● EXTRACTED INFORMATION
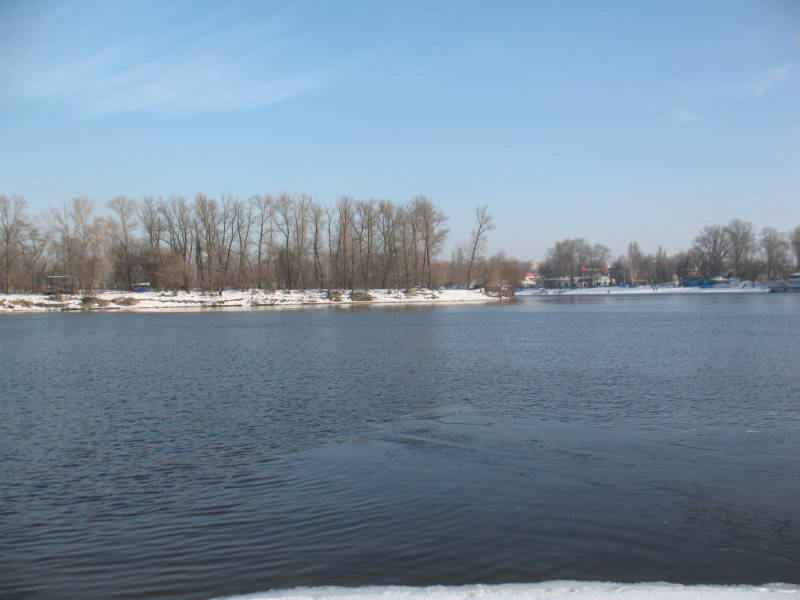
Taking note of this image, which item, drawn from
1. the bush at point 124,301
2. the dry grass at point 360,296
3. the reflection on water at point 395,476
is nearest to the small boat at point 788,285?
the dry grass at point 360,296

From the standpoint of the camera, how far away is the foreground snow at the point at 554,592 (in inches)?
248

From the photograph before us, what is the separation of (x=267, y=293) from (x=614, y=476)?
86.8m

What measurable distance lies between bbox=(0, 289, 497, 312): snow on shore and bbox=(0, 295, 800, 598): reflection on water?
61503 millimetres

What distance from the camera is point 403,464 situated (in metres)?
12.1

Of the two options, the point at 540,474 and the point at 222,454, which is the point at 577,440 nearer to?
the point at 540,474

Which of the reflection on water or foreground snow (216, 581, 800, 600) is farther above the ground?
foreground snow (216, 581, 800, 600)

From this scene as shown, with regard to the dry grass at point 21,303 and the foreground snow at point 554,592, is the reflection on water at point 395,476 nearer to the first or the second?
the foreground snow at point 554,592

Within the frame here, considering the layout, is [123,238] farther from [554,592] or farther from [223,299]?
[554,592]

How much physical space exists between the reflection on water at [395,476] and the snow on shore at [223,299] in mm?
61503

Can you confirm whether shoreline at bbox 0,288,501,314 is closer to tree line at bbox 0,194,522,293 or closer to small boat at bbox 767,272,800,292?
tree line at bbox 0,194,522,293

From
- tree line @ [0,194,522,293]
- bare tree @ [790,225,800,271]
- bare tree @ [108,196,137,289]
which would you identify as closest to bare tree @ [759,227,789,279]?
bare tree @ [790,225,800,271]

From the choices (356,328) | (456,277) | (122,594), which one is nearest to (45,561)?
(122,594)

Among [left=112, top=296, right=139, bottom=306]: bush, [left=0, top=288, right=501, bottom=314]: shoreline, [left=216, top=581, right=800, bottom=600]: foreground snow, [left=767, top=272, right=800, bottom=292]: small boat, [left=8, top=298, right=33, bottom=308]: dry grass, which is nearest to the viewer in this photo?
[left=216, top=581, right=800, bottom=600]: foreground snow

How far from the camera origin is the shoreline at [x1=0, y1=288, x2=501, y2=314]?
8025cm
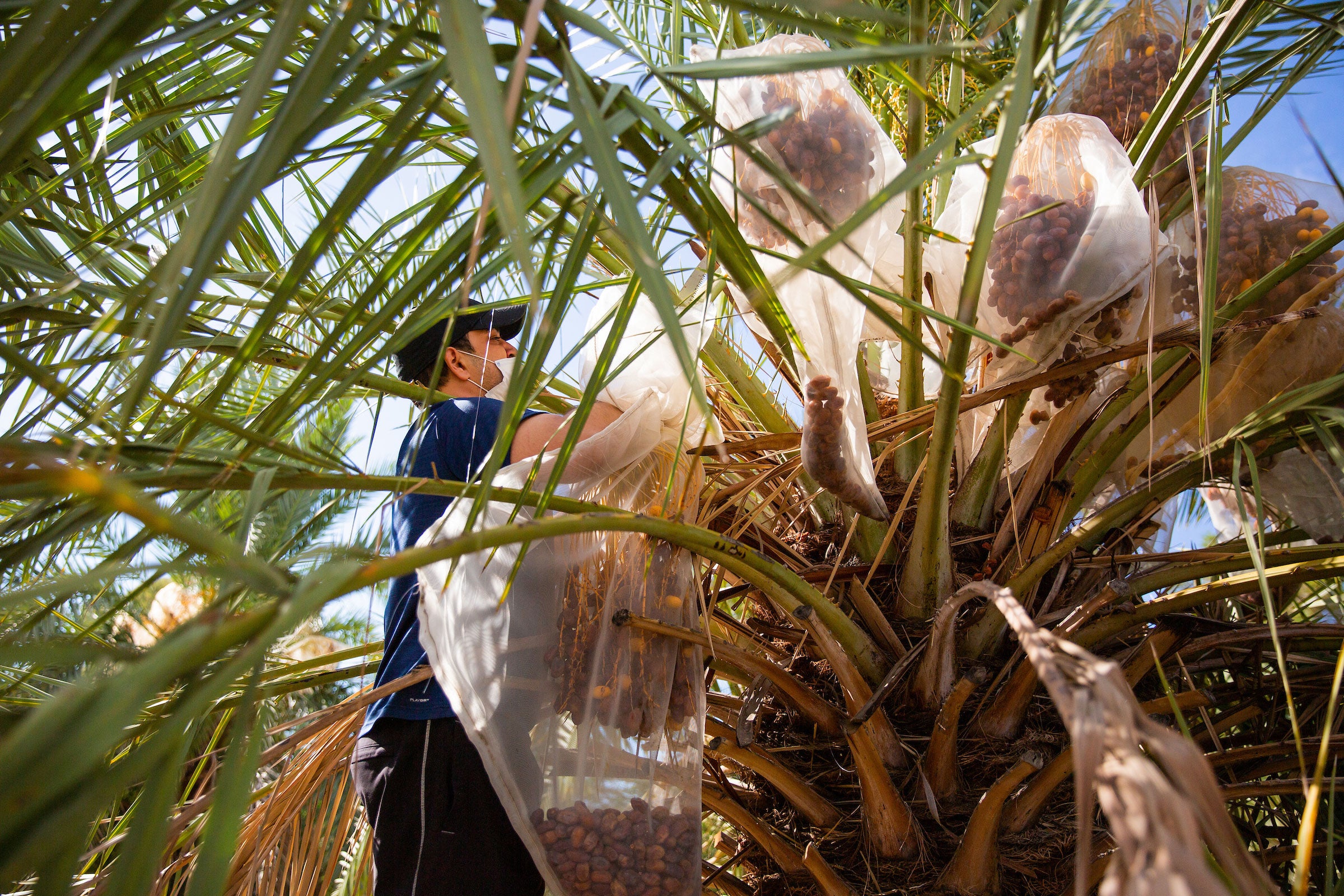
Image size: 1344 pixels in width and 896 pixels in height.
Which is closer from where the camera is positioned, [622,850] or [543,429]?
[622,850]

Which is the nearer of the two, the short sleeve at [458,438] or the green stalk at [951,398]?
the green stalk at [951,398]

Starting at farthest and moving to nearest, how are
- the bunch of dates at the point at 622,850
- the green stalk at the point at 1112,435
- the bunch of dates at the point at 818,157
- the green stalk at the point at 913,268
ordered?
the green stalk at the point at 1112,435, the bunch of dates at the point at 818,157, the bunch of dates at the point at 622,850, the green stalk at the point at 913,268

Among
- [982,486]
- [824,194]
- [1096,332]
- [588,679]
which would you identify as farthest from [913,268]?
[588,679]

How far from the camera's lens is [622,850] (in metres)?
1.04

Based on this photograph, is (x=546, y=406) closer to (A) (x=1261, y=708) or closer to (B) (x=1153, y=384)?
(B) (x=1153, y=384)

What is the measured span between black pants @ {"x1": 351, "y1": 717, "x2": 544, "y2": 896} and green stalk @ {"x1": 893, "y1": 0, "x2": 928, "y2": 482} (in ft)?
2.25

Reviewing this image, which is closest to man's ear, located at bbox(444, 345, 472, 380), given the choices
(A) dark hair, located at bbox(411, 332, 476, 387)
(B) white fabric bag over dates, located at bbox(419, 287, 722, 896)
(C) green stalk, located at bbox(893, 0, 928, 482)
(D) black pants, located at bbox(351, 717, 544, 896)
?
(A) dark hair, located at bbox(411, 332, 476, 387)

● STATED EXERCISE
Print out the material word for word, omitting the pictures.

● EXPECTED ANSWER
Taking note of this image, which item, drawn from
1. the bush at point 124,301
2. the dry grass at point 360,296
3. the reflection on water at point 395,476
is nearest to the small boat at point 788,285?
the dry grass at point 360,296

From the standpoint of the camera, how far away is the foreground snow at the point at 554,592 (in inches)?
248

From the photograph before us, what is the separation of (x=267, y=293) from (x=614, y=476)?
86.8m

What measurable distance lies between bbox=(0, 289, 497, 312): snow on shore and bbox=(0, 295, 800, 598): reflection on water?
61503 millimetres

What distance from the camera is point 403,464 situated (in metres)?
12.1

Of the two options, the point at 540,474 and the point at 222,454, which is the point at 577,440 nearer to?
the point at 540,474

Which of the reflection on water or foreground snow (216, 581, 800, 600) is farther above the ground?
foreground snow (216, 581, 800, 600)

From this scene as shown, with regard to the dry grass at point 21,303 and the foreground snow at point 554,592, is the reflection on water at point 395,476 nearer to the first or the second?
the foreground snow at point 554,592

Within the frame here, considering the layout, is [123,238] farther from [554,592] or farther from [223,299]?
[554,592]

How much physical space exists between the reflection on water at [395,476] and the snow on shore at [223,299] in mm?
61503

Can you confirm whether shoreline at bbox 0,288,501,314 is closer to tree line at bbox 0,194,522,293 or closer to small boat at bbox 767,272,800,292?
tree line at bbox 0,194,522,293

From
- tree line @ [0,194,522,293]
- bare tree @ [790,225,800,271]
- bare tree @ [108,196,137,289]
which would you identify as closest to bare tree @ [759,227,789,279]?
bare tree @ [790,225,800,271]

From the choices (356,328) | (456,277) | (122,594), which one is nearest to (45,561)?
(122,594)

Among [left=112, top=296, right=139, bottom=306]: bush, [left=0, top=288, right=501, bottom=314]: shoreline, [left=216, top=581, right=800, bottom=600]: foreground snow, [left=767, top=272, right=800, bottom=292]: small boat, [left=8, top=298, right=33, bottom=308]: dry grass, which is nearest to the viewer in this photo?
[left=216, top=581, right=800, bottom=600]: foreground snow

How far from the camera origin is the shoreline at [x1=0, y1=288, x2=501, y2=314]?
8025cm
Image size: 1344 pixels in width and 896 pixels in height.
Which is closer from where the camera is positioned, [622,850] or [543,429]?
[622,850]

Which is the nearer of the two, the short sleeve at [458,438] or the green stalk at [951,398]?
the green stalk at [951,398]

Starting at farthest and moving to nearest, how are
- the bunch of dates at the point at 622,850
- the green stalk at the point at 1112,435
- the bunch of dates at the point at 818,157
- the green stalk at the point at 913,268
ordered?
the green stalk at the point at 1112,435, the bunch of dates at the point at 818,157, the bunch of dates at the point at 622,850, the green stalk at the point at 913,268

Among
- [982,486]
- [824,194]
- [1096,332]
- [588,679]
which would you identify as farthest from [913,268]?
[588,679]

How far from the camera's lens is [622,850] (in metres)?
1.04

Based on this photograph, is (x=546, y=406) closer to (A) (x=1261, y=708) or closer to (B) (x=1153, y=384)?
(B) (x=1153, y=384)

What is the measured span between black pants @ {"x1": 351, "y1": 717, "x2": 544, "y2": 896} and green stalk @ {"x1": 893, "y1": 0, "x2": 928, "y2": 482} (in ft)?
2.25

Reviewing this image, which is closest to man's ear, located at bbox(444, 345, 472, 380), given the choices
(A) dark hair, located at bbox(411, 332, 476, 387)
(B) white fabric bag over dates, located at bbox(419, 287, 722, 896)
(C) green stalk, located at bbox(893, 0, 928, 482)
(D) black pants, located at bbox(351, 717, 544, 896)
?
(A) dark hair, located at bbox(411, 332, 476, 387)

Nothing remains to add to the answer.